> [WRITTEN INSTRUCTION]: Retype all of the lines below exactly, leaving out the pictures.

(Image and question lines)
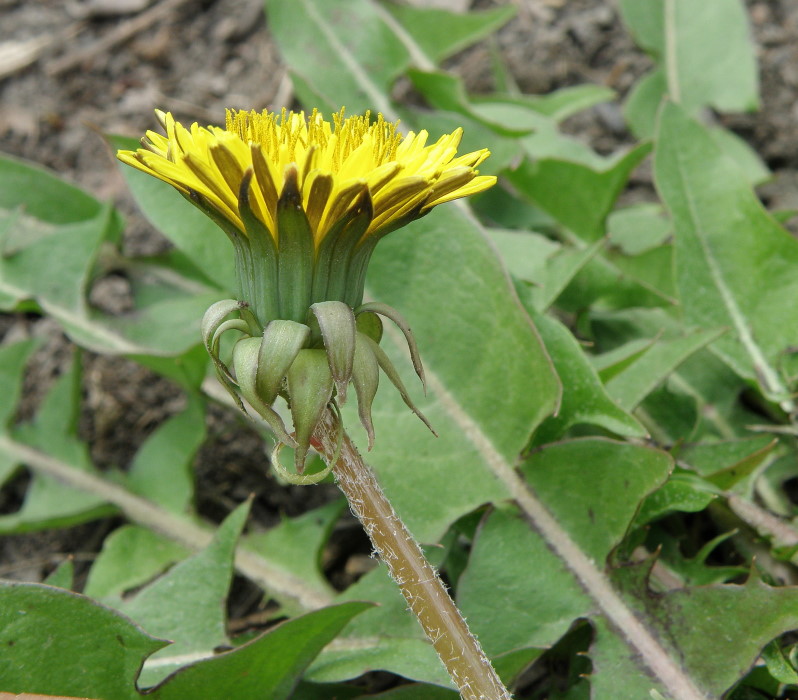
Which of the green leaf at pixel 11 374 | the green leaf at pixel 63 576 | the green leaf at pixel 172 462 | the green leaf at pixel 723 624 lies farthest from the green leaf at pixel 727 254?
the green leaf at pixel 11 374

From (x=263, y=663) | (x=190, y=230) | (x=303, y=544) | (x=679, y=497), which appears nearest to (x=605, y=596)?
(x=679, y=497)

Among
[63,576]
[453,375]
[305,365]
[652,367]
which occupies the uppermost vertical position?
[305,365]

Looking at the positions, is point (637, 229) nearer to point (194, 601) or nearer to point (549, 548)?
point (549, 548)

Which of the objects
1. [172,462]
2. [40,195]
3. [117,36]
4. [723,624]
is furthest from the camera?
[117,36]

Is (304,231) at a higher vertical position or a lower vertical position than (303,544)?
higher

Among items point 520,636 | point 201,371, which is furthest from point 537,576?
point 201,371

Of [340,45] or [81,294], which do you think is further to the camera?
[340,45]

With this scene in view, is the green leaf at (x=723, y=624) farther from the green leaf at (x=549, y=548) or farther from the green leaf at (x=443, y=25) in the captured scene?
the green leaf at (x=443, y=25)

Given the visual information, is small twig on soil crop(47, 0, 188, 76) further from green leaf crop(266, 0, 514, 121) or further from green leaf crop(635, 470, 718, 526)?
green leaf crop(635, 470, 718, 526)
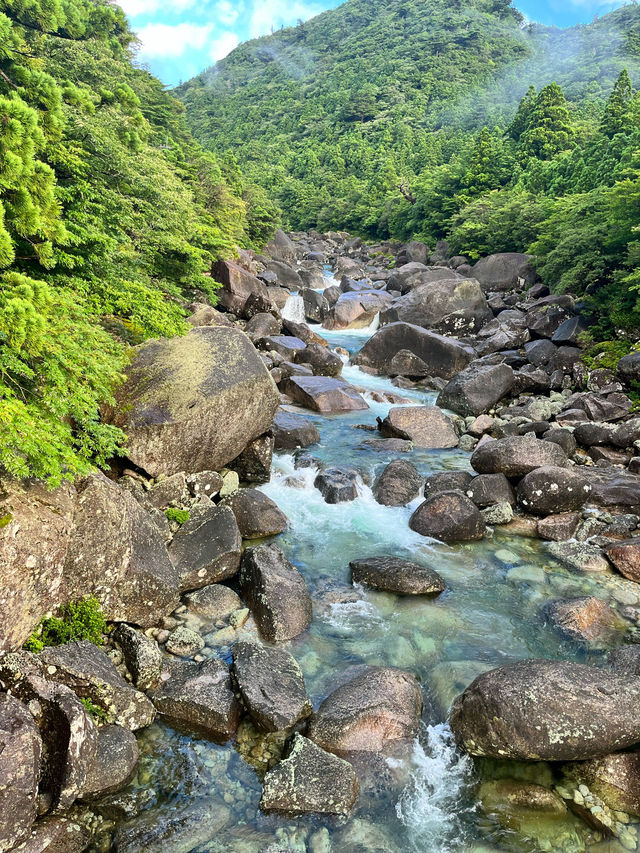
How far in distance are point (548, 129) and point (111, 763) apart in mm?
64046

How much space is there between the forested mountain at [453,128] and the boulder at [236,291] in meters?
14.5

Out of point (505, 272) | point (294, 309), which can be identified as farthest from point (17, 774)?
point (505, 272)

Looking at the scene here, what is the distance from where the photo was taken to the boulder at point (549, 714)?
19.9ft

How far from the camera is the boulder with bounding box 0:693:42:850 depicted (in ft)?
15.6

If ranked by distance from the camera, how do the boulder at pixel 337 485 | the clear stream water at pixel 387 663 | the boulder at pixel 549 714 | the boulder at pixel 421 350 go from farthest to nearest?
the boulder at pixel 421 350, the boulder at pixel 337 485, the boulder at pixel 549 714, the clear stream water at pixel 387 663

> [ANSWER TO THE EXERCISE]:
Which of the green leaf at pixel 11 374 | the green leaf at pixel 63 576 | the green leaf at pixel 172 462 | the green leaf at pixel 723 624 lies farthest from the green leaf at pixel 727 254?
the green leaf at pixel 11 374

From (x=263, y=663) | (x=190, y=230) | (x=303, y=544) | (x=679, y=497), which appears nearest to (x=605, y=596)?
(x=679, y=497)

Among
[63,576]
[453,375]
[305,365]
[652,367]
which occupies the uppermost vertical position?
[305,365]

Looking at the positions, is point (637, 229) nearer to point (194, 601) or nearer to point (549, 548)?
point (549, 548)

Which of the objects
1. [172,462]
2. [40,195]
3. [117,36]
4. [723,624]
is furthest from the camera?
[117,36]

Is (304,231) at a higher vertical position or a lower vertical position than (303,544)?
higher

Among items point 520,636 | point 201,371, which is furthest from point 537,576?
point 201,371

Of [340,45] or [81,294], which do you think is further to the camera?
[340,45]

With this scene in view, is the green leaf at (x=723, y=624) farther from the green leaf at (x=549, y=548) or farther from the green leaf at (x=443, y=25) in the captured scene?
the green leaf at (x=443, y=25)

Given the visual information, is small twig on soil crop(47, 0, 188, 76) further from green leaf crop(266, 0, 514, 121) or further from green leaf crop(635, 470, 718, 526)?
green leaf crop(635, 470, 718, 526)
How far in distance are point (548, 129) and point (111, 763) apart in mm?
64046

How much space is there between the forested mountain at [453,128] and the boulder at [236,291] in meters?
14.5

Out of point (505, 272) | point (294, 309), which can be identified as farthest from point (17, 774)?
point (505, 272)

Looking at the scene here, what is the distance from where the photo was taken to the boulder at point (549, 714)?
19.9ft

How far from the camera is the boulder with bounding box 0:693:42:850 depicted (in ft)?
15.6

If ranked by distance from the camera, how do the boulder at pixel 337 485 | the clear stream water at pixel 387 663 | the boulder at pixel 549 714 | the boulder at pixel 421 350 go from farthest to nearest?
the boulder at pixel 421 350, the boulder at pixel 337 485, the boulder at pixel 549 714, the clear stream water at pixel 387 663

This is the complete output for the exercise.